Warum steigt das religiöse Bewusstsein in Deutschland bei den türkischen Mitbürgern? Hängt es nicht damit zusammen, dass integrative Bestandteile fehlen und der Rekurs auf die eigene Kultur wieder (tatsächlich wieder?) eine Alternative ist? Und da hat doch Strauß mit seinem harten Wort der »geistlosen« Gesellschaft recht: Der Individualismus ist doch letztlich nur ein hohler Schokoladenhase: schön anzusehen, grosse Vorfreude – und nachher Bauchweh.
Diese Diagnose bedeutet ja noch lange nicht, dass es in einer »Umma« keine Konflikte gibt und dass dort alles golden glänzt. Aber es ist eine Alternative. Für viele ist es die Alternative. Man darf nicht verkennen: Die Attentäter des 11. September waren bei uns »angekommen«; hatten »unsere« Werte kennengelernt und mit ihnen gelebt. Wie gross muss dieser Zorn, nein: Hass, gewesen sein? Kann man sich so etwas bei uns noch vorstellen? (Die Betonung liegt auf noch – die europäische Geschichte liefert ja zahlreiche Beispiele hierfür.)
Integration fand ja bei uns kaum (wenig) statt. Paradox ist, dass dies ausgerechnet die Schuld (keine katholische Schuld!) derer ist, die es gut meinten. Denen, die »Toleranz« mit Gleichgültigkeit verwechselten. Und interessant ist, dass ausgerechnet von denjenigen heute wütende Reden kommen, die vorher alle offensiv vertretenen integrativen Bemühungen desavouiert (und denunziert) hatten.

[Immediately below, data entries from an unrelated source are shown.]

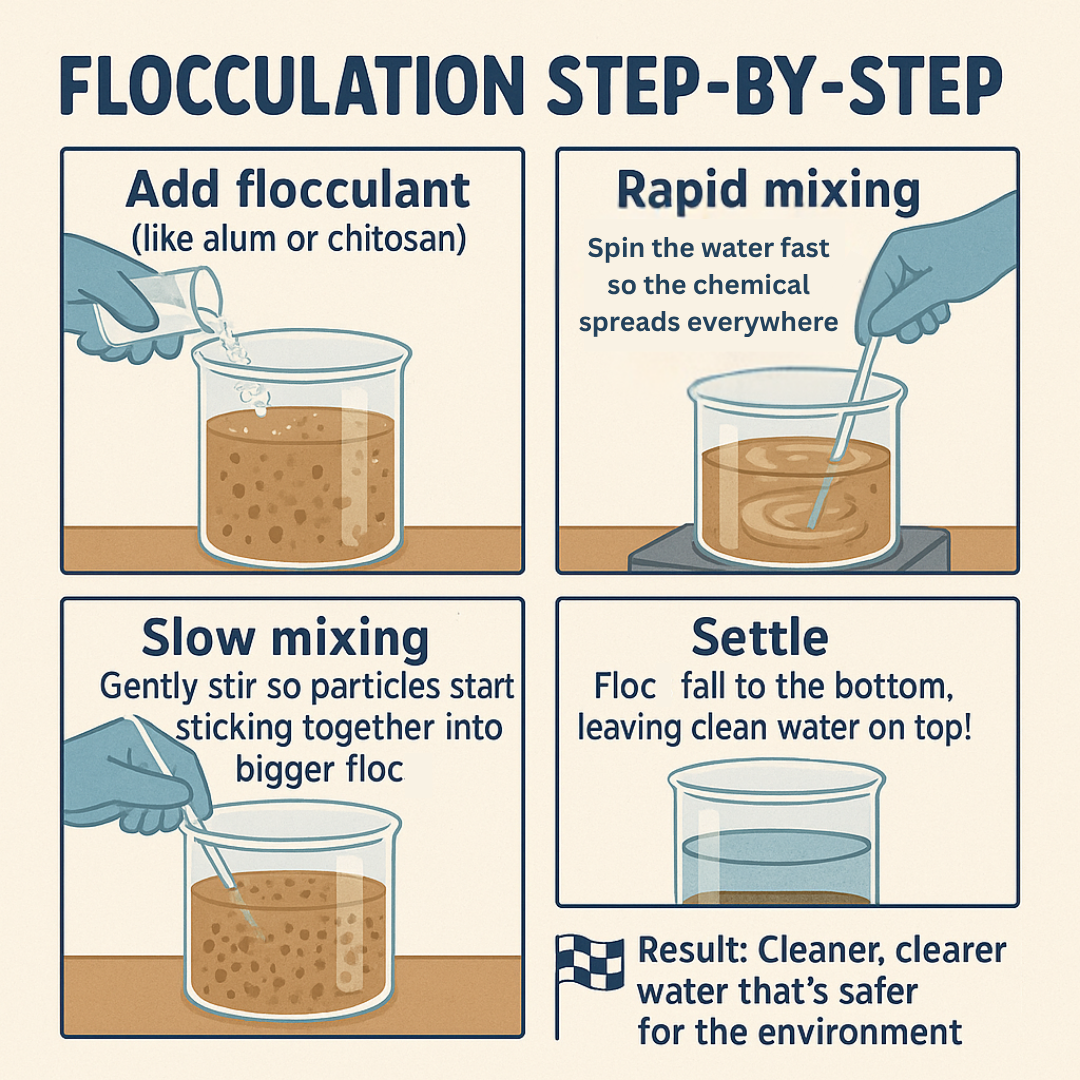 FLOCCULATION STEP-BY-STEP

Add flocculant
(like alum or chitosan)

Rapid mixing
Spin the water fast so the chemical spreads everywhere

Slow mixing
Gently stir so particles start sticking together into bigger floc

Settle
Floc fall to the bottom, leaving clean water on top!

Result: Cleaner, clearer water that's safer for the environment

Und neulich im »Presseclub« Heribert Prantl (Diskussion um Integration): Auf einmal nahm er das Wort »Leitkultur« in den Mund (beim ersten Mal zögerlich, dann, fast wie eine Selbstvergewisserung gleich noch einmal wiederholend).
Ich finde ausführliche Antworten gut – insbesondere wenn sie Substanz haben. Sie regen zum Nachdenken an. Wider die Schlagzeilendiktatur! Also: Kein Grund zur Entschuldigung.